Un Borghese piccolo piccolo. È questo il tratto reiterato, ostentato, sbandierato con orgoglio, con vivida lucidità da Giuseppe Conte. Non un uomo “senza qualità” secondo i canoni di Robert Musil, ma spregiudicato, flessuoso e adattivo a ogni stagione politica, sempre al posto giusto.

Dopo un lustro nella politica attiva non si conoscono le idee sui fondamentali della politica, sulle questioni divisive: per lui Emmanuel Marcon e Marine Le Pen pari sono. Due volte presidente del Consiglio, senza dire pubblicamente per quale partito abbia votato nel 2018 e in passato, ha assunto la guida del Movimento Cinque stelle benché riluttante sul tesseramento. Politico prepolitico prima che a-politico.

Ha svuotato il tratto movimentista e ribellista del M5s conferendogli un’aura ministeriale, presunta austera, recidendo i canali popolari dell’esperimento grillino.

Conte ha anche le caratteristiche del politico neofita, perfette in una fase storica di rigurgito anti élite, di rivolta delle masse, come nel celebre saggio di Ortega y Gasset.

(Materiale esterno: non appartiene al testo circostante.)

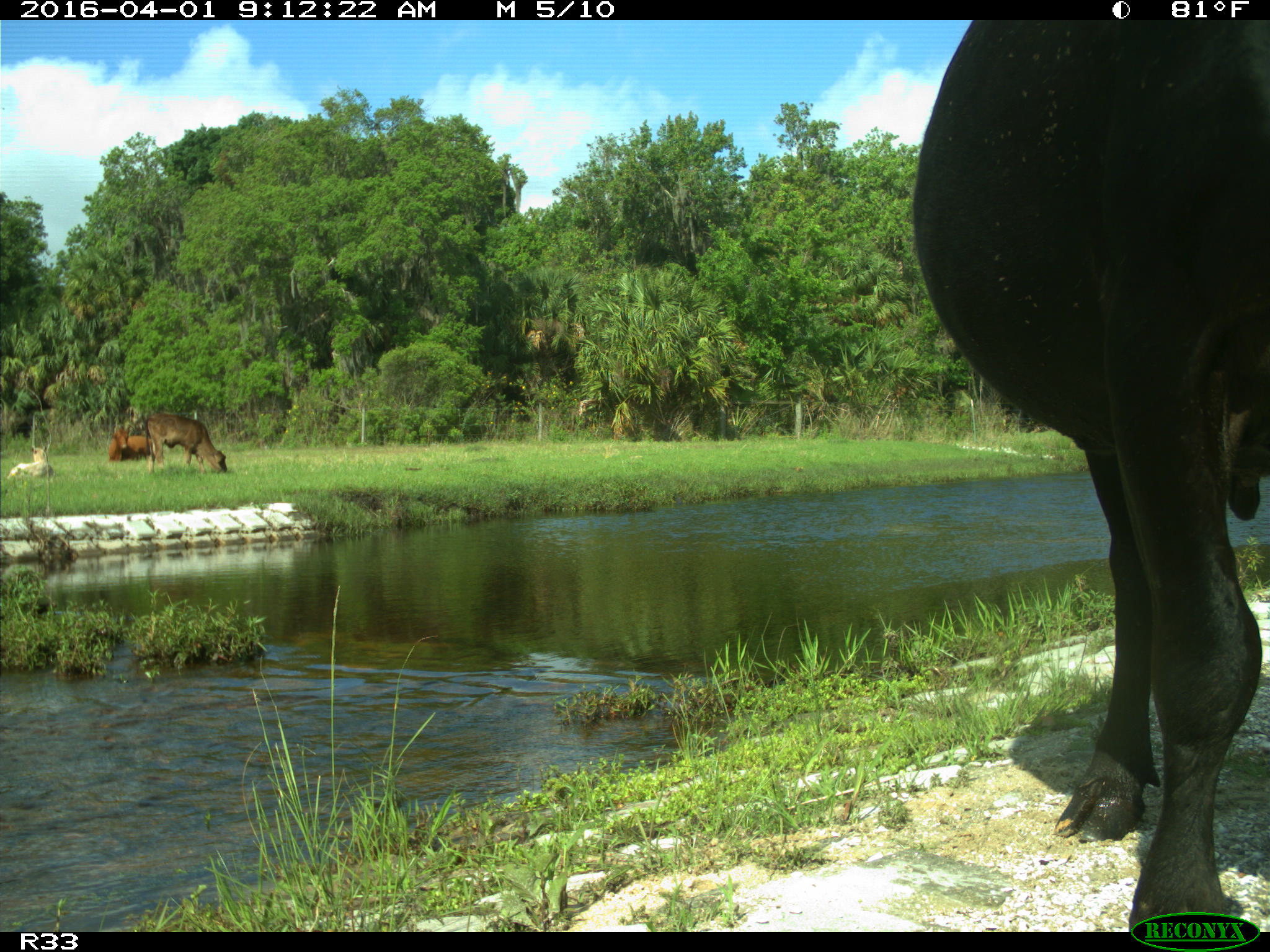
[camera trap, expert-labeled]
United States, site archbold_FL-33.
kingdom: Animalia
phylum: Chordata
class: Mammalia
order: Artiodactyla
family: Bovidae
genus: Bos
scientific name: Bos taurus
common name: domestic cow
Bos taurus (domestic cow).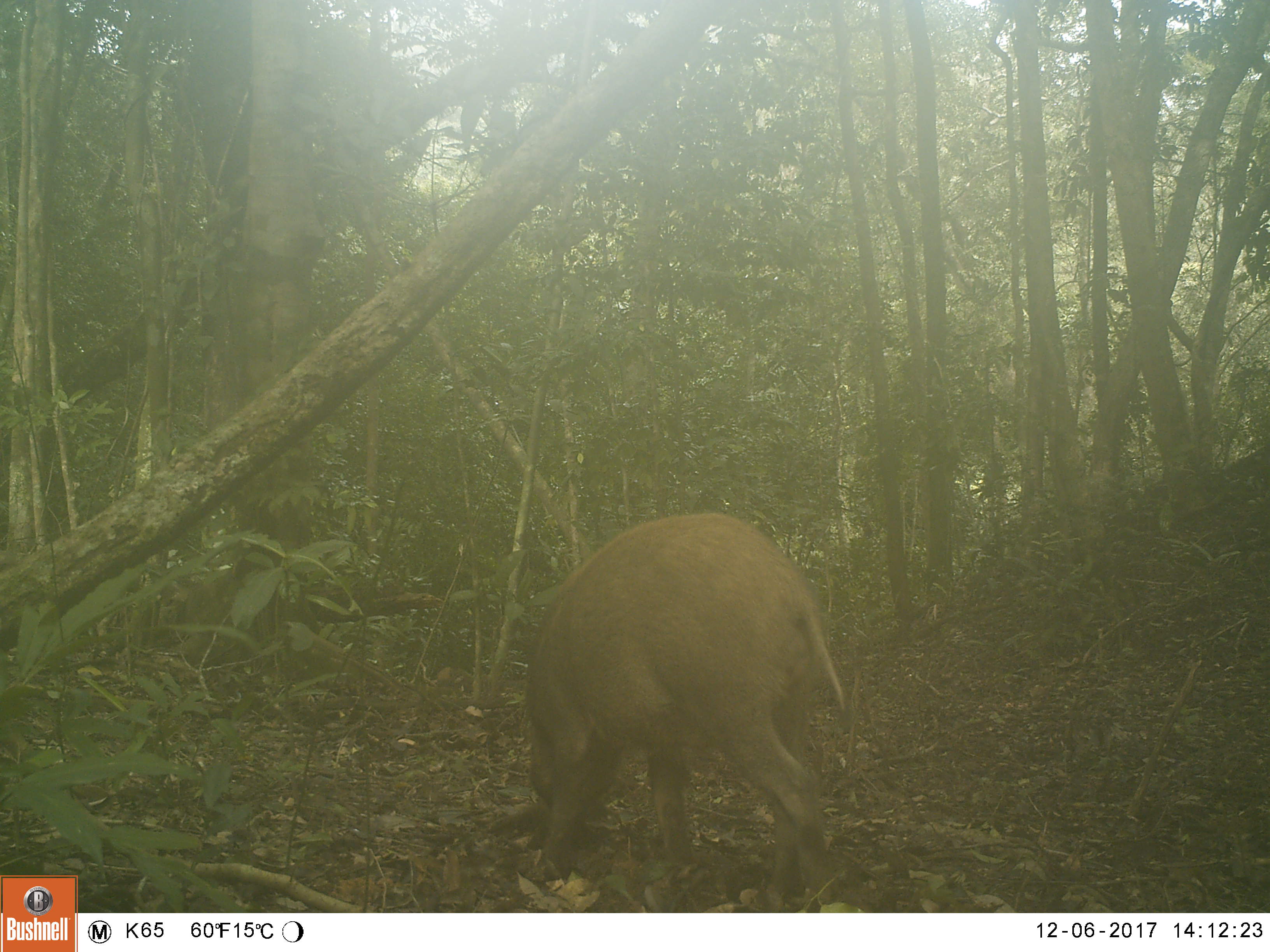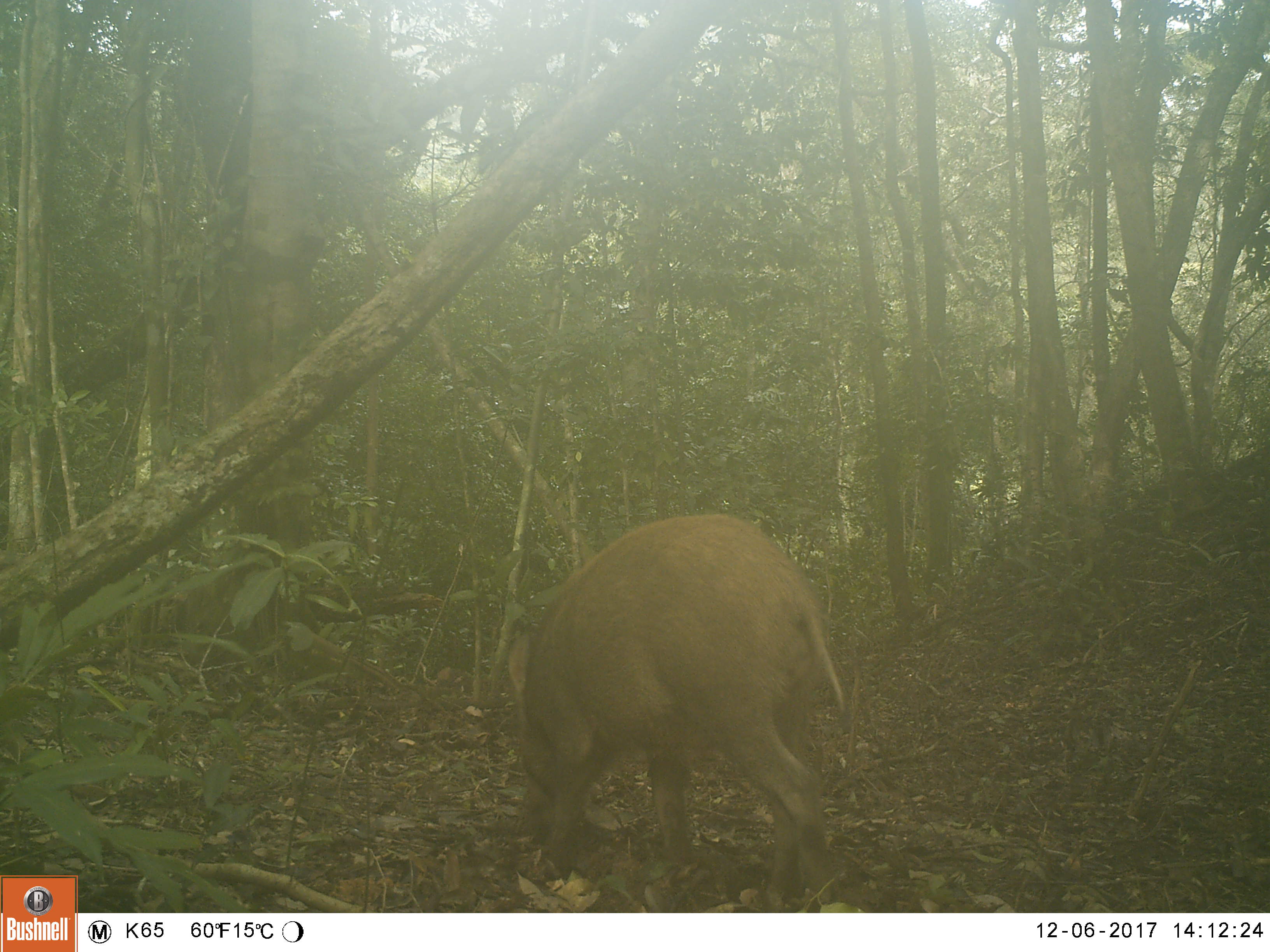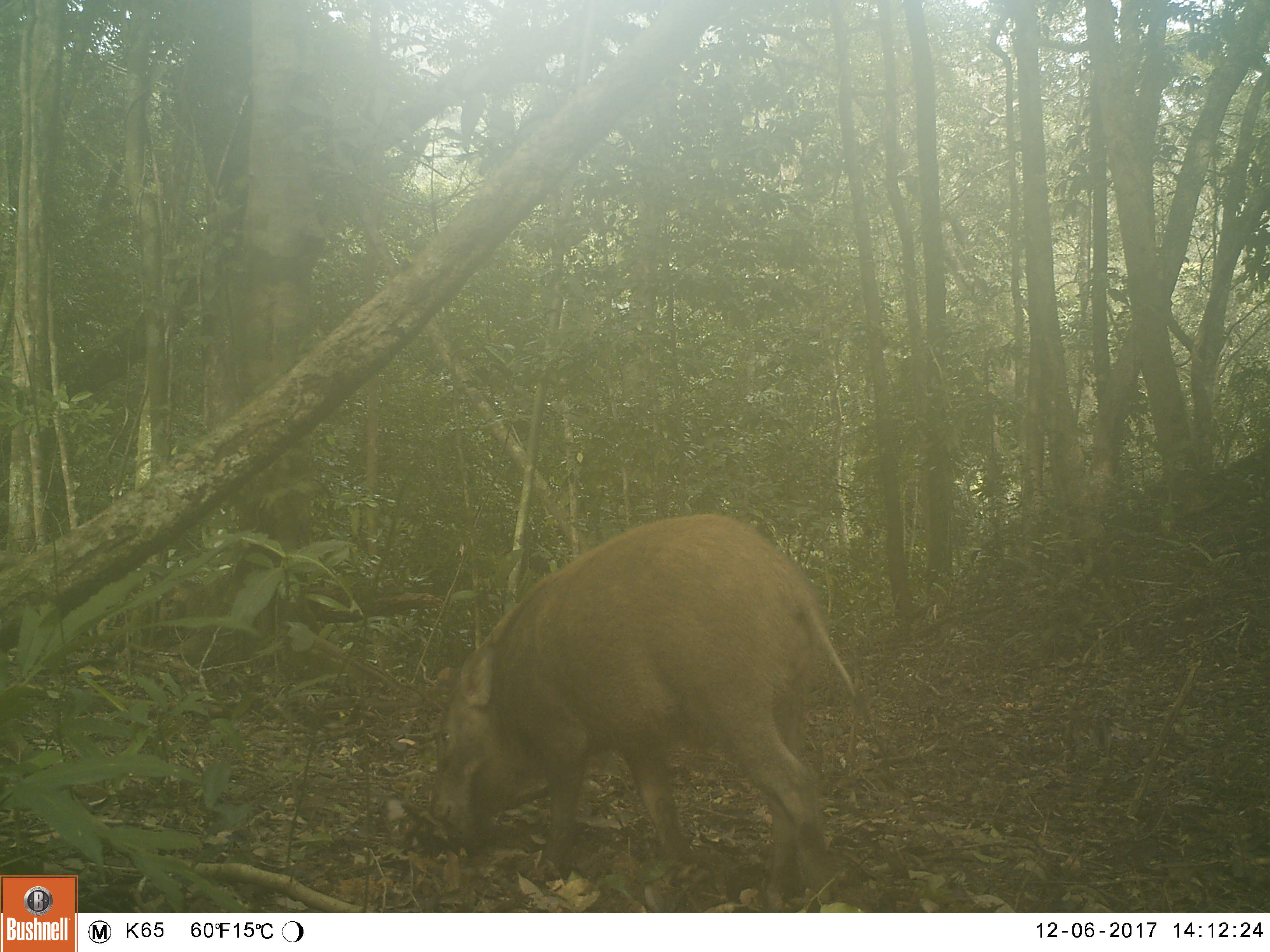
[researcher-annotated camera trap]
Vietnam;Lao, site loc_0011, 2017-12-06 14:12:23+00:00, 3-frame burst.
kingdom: Animalia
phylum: Chordata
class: Mammalia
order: Artiodactyla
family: Suidae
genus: Sus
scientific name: Sus scrofa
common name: eurasian wild pig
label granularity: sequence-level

I nemici e gli avversari lo sottovalutarono e lo irrisero: fatale. Sa stare al mondo e usa l’eloquio, il latinorum per imbonire le masse, ma senza condurle in alcun dove.

Il populismo e il qualunquismo

Nella fase populista quei tratti non erano da esecrare, anzi andavano esaltati. Conte saggiamente ne ha fatto un marchio di fabbrica, autodefinendosi «avvocato del popolo». Un difensore contro le angherie della classe politica corrotta e immarcescibile, proprio mentre era a Palazzo Chigi. Un capolavoro di illogica.

Conte è a proprio agio nella palude post-ideologica, mosso da un sistematico movimento oscillatorio.

L’apice del Conte-pensiero si è avuto durante il periodo di confinamento generato dal disastro pandemico. Gli apologeti accreditano Conte di nervi saldi e capacità gestionali; i detrattori di improvvisazione. In realtà, non avendo metri di paragone è difficile argomentare sulle prestazioni. Chiaro è invece il sistematico approccio saldamente ancorato a diffondere ottimismo, auspicabile, ma con il rischio di parossismo.

Eppure, molti sono rimasti folgorati da Conte. «L’uomo politico più impopolare vuole mandare via il più popolare», disse Massimo D’Alema che pure di consensi ne mieté pochini, sia dentro che fuori dal partitone.

In realtà la fascinazione di una componente della sinistra italiana e intellettuale per Conte deriva da debolezza di pensiero politico, incapacità di superare il lutto della diaspora post-comunista e la revanche anti-renziana, che ha certamente motivazioni legittime, ma che offusca l’analisi circa la vera natura di Conte. Che negli anni Settanta a stento sarebbe stato ammesso tra le prime venticinque file di una riunione di sezione di partito.

Insomma, alcuni pensarono si potessero superare le complessità del Pd affidandosi al fai da te delle istituzioni e dei partiti, esternalizzando a prodotti massificati, tralasciando la nobile tradizione politica italiana, e della sinistra, sia socialista che comunista.

La tattica per sconfiggere la destra alleandosi con chi prima sosteneva Salvini è legittima, ma non dovrebbe divenire subordinazione strutturale né dipendenza da una formazione anti-politica.

Conte fa paura per l’ordinario qualunquismo, è perfetto per il mondo descritto da Vincenzo Cerami, di quella borghesia mediocre che tenta di autopromuoversi senza sprezzo della misura. «Mio figlio è ragioniere … il ragionier Vivaldi, permette che le presenti mio figlio, Dottore?».